Title: Process-based modeling of infiltration, soil loss and dissolved solids on saline and sodic soils

Author
item NOUWAKPO, SAYJRO - UNIVERSITY OF NEVADA
item Weltz, Mark
item ARSLAND, AWADIS - UNIVERSITY OF NEVADA
item GREEN, COLLEEN - BUREAU OF LAND MANAGEMENT
item AL-HAMDAN, OSAMA - TEXAS A&M UNIVERSITY

Submitted to: Transactions of the ASABE
Publication Type: Peer Reviewed Journal
Publication Acceptance Date: 11/1/2017
Publication Date: 2/1/2018
Citation: Nouwakpo, S.K., Weltz, M.A., Arsland, A., Green, C.H., Al-Hamdan, O. 2018. Process-based modeling of infiltration, soil loss and dissolved solids on saline and sodic soils. Transactions of the ASABE. 61, 1033– 1048. https://doi.org/10.13031/trans.12705.
DOI: https://doi.org/10.13031/trans.12705

Interpretive Summary: Not applicable

Technical Abstract: The Colorado River is a central resource of the Western United States but is vulnerable to excessive salt load.
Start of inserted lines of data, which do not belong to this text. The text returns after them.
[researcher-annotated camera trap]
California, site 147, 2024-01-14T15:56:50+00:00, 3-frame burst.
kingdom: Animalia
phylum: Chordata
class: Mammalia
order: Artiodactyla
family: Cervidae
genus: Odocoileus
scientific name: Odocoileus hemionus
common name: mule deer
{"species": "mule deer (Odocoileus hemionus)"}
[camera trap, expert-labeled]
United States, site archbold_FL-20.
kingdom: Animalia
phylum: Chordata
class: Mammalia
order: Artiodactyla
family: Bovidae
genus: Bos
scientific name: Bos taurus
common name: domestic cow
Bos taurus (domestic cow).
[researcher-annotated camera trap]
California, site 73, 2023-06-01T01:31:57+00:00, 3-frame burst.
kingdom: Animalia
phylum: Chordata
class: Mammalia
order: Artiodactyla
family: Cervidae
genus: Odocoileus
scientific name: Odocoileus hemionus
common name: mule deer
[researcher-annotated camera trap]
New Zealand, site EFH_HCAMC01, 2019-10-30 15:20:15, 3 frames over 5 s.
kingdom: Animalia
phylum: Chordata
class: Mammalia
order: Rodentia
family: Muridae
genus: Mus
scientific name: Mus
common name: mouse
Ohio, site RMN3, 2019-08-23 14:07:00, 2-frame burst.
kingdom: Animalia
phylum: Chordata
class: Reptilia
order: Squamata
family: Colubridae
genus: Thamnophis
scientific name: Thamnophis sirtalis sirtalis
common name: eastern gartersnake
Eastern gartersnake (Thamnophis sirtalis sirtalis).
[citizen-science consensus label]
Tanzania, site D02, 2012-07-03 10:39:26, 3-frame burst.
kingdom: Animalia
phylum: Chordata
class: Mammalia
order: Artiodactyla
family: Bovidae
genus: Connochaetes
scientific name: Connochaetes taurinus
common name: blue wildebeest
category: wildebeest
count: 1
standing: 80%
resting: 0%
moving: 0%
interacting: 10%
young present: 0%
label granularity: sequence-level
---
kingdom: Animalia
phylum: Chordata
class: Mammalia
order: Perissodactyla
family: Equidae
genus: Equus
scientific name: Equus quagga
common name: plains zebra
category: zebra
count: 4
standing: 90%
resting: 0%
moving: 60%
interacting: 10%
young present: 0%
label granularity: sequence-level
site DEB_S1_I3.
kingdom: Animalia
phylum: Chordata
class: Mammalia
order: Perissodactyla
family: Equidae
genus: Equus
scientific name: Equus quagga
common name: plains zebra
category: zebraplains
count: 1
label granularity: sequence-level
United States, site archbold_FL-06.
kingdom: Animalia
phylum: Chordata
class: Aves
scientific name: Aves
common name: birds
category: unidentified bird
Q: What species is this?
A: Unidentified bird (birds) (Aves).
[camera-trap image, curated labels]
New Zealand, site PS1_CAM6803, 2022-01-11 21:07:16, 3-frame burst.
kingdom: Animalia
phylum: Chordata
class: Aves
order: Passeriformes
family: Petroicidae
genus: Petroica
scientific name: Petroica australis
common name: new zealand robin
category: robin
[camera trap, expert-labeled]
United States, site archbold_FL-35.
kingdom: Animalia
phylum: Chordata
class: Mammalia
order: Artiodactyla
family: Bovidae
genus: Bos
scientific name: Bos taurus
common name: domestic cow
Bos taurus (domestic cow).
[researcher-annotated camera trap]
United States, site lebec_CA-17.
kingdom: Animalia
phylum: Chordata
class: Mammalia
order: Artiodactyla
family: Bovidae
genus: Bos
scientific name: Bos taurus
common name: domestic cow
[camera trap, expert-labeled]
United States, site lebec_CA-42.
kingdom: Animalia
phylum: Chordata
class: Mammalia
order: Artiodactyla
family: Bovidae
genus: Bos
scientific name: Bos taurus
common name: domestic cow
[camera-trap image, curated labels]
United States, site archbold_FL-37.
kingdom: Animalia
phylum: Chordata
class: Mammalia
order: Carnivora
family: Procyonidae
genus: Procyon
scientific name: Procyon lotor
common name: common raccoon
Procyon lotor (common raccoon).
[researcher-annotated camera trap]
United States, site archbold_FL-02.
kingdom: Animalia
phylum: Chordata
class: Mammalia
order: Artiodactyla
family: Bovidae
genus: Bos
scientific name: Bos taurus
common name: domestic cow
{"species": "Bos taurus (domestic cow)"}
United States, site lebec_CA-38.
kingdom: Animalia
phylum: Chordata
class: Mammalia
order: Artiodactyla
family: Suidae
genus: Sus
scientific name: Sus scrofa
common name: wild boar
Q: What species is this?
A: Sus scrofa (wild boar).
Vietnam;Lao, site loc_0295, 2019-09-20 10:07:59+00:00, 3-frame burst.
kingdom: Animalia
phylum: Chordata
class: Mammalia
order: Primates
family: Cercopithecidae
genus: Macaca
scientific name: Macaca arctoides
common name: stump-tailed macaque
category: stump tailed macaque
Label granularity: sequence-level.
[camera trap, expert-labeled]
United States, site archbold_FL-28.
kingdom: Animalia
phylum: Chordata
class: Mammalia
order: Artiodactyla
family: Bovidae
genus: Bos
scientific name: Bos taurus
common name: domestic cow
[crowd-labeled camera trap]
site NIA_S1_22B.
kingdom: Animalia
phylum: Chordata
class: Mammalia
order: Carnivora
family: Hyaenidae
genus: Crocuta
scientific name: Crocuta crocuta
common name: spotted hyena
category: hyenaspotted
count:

To improve knowledge on surface processes controlling salt loading, a series of rainfall simulation experiments were conducted in saline rangelands of the Upper Colorado River Basin (UCRB). In this paper, data from these rainfall simulation experiments were used to develop predictive equation for the process-based Rangeland Hydrology and Erosion Model (RHEM). Runoff and soil loss prediction performances were assessed with the Nash-Sutcliff Efficiency (NSE), the coefficient of determination (R2) and the percent bias (PBIAS). Calibration on 36 individual plots, randomly selected to cover each treatment, yielded improved runoff prediction (NSE = 0.73, R2 = 0.74 and PBIAS = 6.93%) compared to the non-calibrated RHEM parameter estimation equation (NSE = 0.65, R2 = 0.68 and PBIAS = 32.03%) when a refined ground cover coefficient was used to estimate the effective hydraulic conductivity Ke. Soil loss prediction on the calibration data was also improved compared to the non-calibrated parameter estimation equation (NSE = 0.94, R2 = 0.94 and PBIAS = 4.25% vs. NSE = 0.81, R2 = 0.85 and PBIAS = 6.47% ) when soil Sodium Adsorption Ration (SAR) was included in the estimation of the splash and sheet erosion parameter (Kss). Improvements in runoff and soil loss predictions on the calibration data were maintained on an independent set of 36 plots from the original rainfall simulation dataset not used for calibration. Overall, soil sodicity was an important consideration in the performance on the newly developed Kss parameterization equation in this paper. Performance on sodic soils (SAR = 15) gained the most from the inclusion of SAR in the Kss estimation. Salt load was linearly related to soil loss (R2 = 0.94) and this linear model performed well to RHEM soil loss predictions into salt load estimates. These new developments will provide a physically-based modeling scheme to land managers for predicting rainfall-driven soil and salt load to surface waters of the UCRB.